* [Aim of the task]
Transcribe the data that follows precisely, omitting nothing.

* [Records to process]
=== Section Start ===

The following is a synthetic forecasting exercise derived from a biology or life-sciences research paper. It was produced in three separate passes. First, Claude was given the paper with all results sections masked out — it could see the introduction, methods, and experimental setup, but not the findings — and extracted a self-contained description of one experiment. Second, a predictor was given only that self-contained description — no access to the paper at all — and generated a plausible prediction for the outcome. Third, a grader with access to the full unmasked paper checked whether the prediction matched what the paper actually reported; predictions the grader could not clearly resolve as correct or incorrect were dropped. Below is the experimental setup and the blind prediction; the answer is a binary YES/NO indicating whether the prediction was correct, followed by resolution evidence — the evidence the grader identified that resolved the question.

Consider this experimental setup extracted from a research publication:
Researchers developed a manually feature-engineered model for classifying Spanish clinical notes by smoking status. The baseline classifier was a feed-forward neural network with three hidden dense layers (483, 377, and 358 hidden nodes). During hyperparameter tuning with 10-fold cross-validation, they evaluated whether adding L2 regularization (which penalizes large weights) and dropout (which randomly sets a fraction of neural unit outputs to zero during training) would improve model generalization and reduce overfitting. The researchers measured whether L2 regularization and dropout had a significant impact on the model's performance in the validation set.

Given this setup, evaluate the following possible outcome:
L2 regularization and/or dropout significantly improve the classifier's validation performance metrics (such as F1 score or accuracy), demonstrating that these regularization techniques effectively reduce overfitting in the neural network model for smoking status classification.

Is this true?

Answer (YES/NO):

=== Section End ===

* [Solved problem]
The following is a synthetic forecasting exercise derived from a biology or life-sciences research paper. It was produced in three separate passes. First, Claude was given the paper with all results sections masked out — it could see the introduction, methods, and experimental setup, but not the findings — and extracted a self-contained description of one experiment. Second, a predictor was given only that self-contained description — no access to the paper at all — and generated a plausible prediction for the outcome. Third, a grader with access to the full unmasked paper checked whether the prediction matched what the paper actually reported; predictions the grader could not clearly resolve as correct or incorrect were dropped. Below is the experimental setup and the blind prediction; the answer is a binary YES/NO indicating whether the prediction was correct, followed by resolution evidence — the evidence the grader identified that resolved the question.

Consider this experimental setup extracted from a research publication:
Researchers developed a manually feature-engineered model for classifying Spanish clinical notes by smoking status. The baseline classifier was a feed-forward neural network with three hidden dense layers (483, 377, and 358 hidden nodes). During hyperparameter tuning with 10-fold cross-validation, they evaluated whether adding L2 regularization (which penalizes large weights) and dropout (which randomly sets a fraction of neural unit outputs to zero during training) would improve model generalization and reduce overfitting. The researchers measured whether L2 regularization and dropout had a significant impact on the model's performance in the validation set.

Given this setup, evaluate the following possible outcome:
L2 regularization and/or dropout significantly improve the classifier's validation performance metrics (such as F1 score or accuracy), demonstrating that these regularization techniques effectively reduce overfitting in the neural network model for smoking status classification.

Is this true?

Answer (YES/NO):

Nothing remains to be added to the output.